=== What the task requires ===
Copy the listing below word for word, omitting the pictures.

=== Raw data ===

start

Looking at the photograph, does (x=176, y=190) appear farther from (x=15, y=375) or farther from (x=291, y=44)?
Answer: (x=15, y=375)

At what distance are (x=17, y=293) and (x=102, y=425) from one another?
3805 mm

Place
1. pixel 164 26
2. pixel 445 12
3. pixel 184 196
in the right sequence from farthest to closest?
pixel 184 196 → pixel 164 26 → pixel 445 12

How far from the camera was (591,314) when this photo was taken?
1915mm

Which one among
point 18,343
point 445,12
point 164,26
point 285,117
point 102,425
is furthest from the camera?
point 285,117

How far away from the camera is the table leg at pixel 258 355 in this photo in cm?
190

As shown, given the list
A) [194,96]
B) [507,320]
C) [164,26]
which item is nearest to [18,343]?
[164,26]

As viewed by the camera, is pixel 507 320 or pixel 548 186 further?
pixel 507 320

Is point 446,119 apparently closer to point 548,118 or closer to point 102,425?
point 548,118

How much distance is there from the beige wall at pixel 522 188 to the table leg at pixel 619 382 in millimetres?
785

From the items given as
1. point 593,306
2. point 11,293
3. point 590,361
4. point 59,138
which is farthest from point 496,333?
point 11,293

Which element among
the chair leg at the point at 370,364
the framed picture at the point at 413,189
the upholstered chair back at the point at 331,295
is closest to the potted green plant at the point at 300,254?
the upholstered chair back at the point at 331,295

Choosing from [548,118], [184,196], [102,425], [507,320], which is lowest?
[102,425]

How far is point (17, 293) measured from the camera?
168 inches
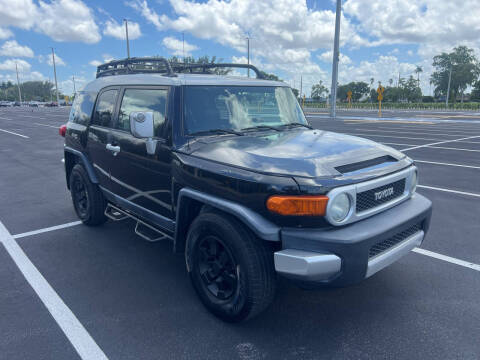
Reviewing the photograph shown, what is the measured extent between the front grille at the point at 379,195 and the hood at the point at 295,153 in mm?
197

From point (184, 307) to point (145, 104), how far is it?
6.39ft

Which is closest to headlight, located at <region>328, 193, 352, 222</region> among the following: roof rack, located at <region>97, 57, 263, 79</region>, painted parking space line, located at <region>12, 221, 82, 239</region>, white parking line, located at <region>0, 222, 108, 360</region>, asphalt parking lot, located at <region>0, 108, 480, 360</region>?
asphalt parking lot, located at <region>0, 108, 480, 360</region>

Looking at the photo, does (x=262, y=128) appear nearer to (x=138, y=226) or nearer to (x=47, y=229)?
(x=138, y=226)

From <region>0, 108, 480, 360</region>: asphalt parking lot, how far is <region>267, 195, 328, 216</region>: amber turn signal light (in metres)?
0.99

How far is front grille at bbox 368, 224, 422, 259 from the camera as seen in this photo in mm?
2692

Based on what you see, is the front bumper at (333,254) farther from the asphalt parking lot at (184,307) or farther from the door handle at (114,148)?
the door handle at (114,148)

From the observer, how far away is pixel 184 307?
126 inches

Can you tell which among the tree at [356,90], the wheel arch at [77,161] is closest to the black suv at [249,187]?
the wheel arch at [77,161]

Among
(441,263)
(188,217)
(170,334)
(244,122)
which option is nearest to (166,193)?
(188,217)

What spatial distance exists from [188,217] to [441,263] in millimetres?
2671

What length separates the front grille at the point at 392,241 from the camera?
2.69 m

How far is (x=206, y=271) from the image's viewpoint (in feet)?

end

=== Correct answer ===
Looking at the photograph, does (x=176, y=190) appear farther from (x=15, y=375) or farther from (x=291, y=44)?
Answer: (x=15, y=375)

At what distance are (x=17, y=293) and (x=102, y=425) from one another?
3805 mm

Place
1. pixel 164 26
2. pixel 445 12
3. pixel 184 196
in the right sequence from farthest to closest?
pixel 184 196 → pixel 164 26 → pixel 445 12

How far from the camera was (591,314) when this photo was taken?
1915mm

Which one among
point 18,343
point 445,12
point 164,26
point 285,117
point 102,425
is furthest from the camera?
point 285,117

How far away from the camera is the table leg at pixel 258 355 in this photo in cm?
190

As shown, given the list
A) [194,96]
B) [507,320]
C) [164,26]
which item is nearest to [18,343]?
[164,26]

As viewed by the camera, is pixel 507 320 or pixel 548 186 further?
pixel 507 320

Is point 446,119 apparently closer to point 548,118 or closer to point 102,425?
point 548,118

How much distance is there from the beige wall at pixel 522 188 to the table leg at pixel 619 382 in millimetres?
785

From the items given as
1. point 593,306
2. point 11,293
3. point 590,361
4. point 59,138
which is farthest from point 496,333?
point 11,293

Which element among
the chair leg at the point at 370,364
the framed picture at the point at 413,189
the upholstered chair back at the point at 331,295
is closest to the potted green plant at the point at 300,254?
the upholstered chair back at the point at 331,295

Choosing from [548,118], [184,196], [102,425], [507,320], which is lowest?
[102,425]

How far is point (17, 293) measured from the camera?
168 inches
Reviewing the photograph shown, what is the measured extent between the front grille at the point at 379,195 and the hood at the point at 295,153 in mm?
197

From point (184, 307) to point (145, 104), how far is it?
6.39ft

Which is closest to headlight, located at <region>328, 193, 352, 222</region> among the following: roof rack, located at <region>97, 57, 263, 79</region>, painted parking space line, located at <region>12, 221, 82, 239</region>, white parking line, located at <region>0, 222, 108, 360</region>, asphalt parking lot, located at <region>0, 108, 480, 360</region>?
asphalt parking lot, located at <region>0, 108, 480, 360</region>

Looking at the photo, does (x=262, y=128) appear nearer to (x=138, y=226) or nearer to (x=47, y=229)?
(x=138, y=226)

From <region>0, 108, 480, 360</region>: asphalt parking lot, how far is <region>267, 195, 328, 216</region>: amber turn signal light (in metres)?
0.99

How far is front grille at bbox 368, 224, 422, 259 from the camera as seen in this photo in mm?
2692

Based on what you see, is the front bumper at (333,254) farther from the asphalt parking lot at (184,307) or farther from the door handle at (114,148)?
the door handle at (114,148)

From the observer, how far away is pixel 184 307?
126 inches

Can you tell which among the tree at [356,90], the wheel arch at [77,161] is closest to the black suv at [249,187]?
the wheel arch at [77,161]

Among
(441,263)
(188,217)
(170,334)
(244,122)
which option is nearest to (166,193)?
(188,217)

What spatial distance exists from [188,217] to [441,263] in millimetres?
2671

What length separates the front grille at the point at 392,241 from the camera?
2.69 m

How far is (x=206, y=271) from the image's viewpoint (in feet)?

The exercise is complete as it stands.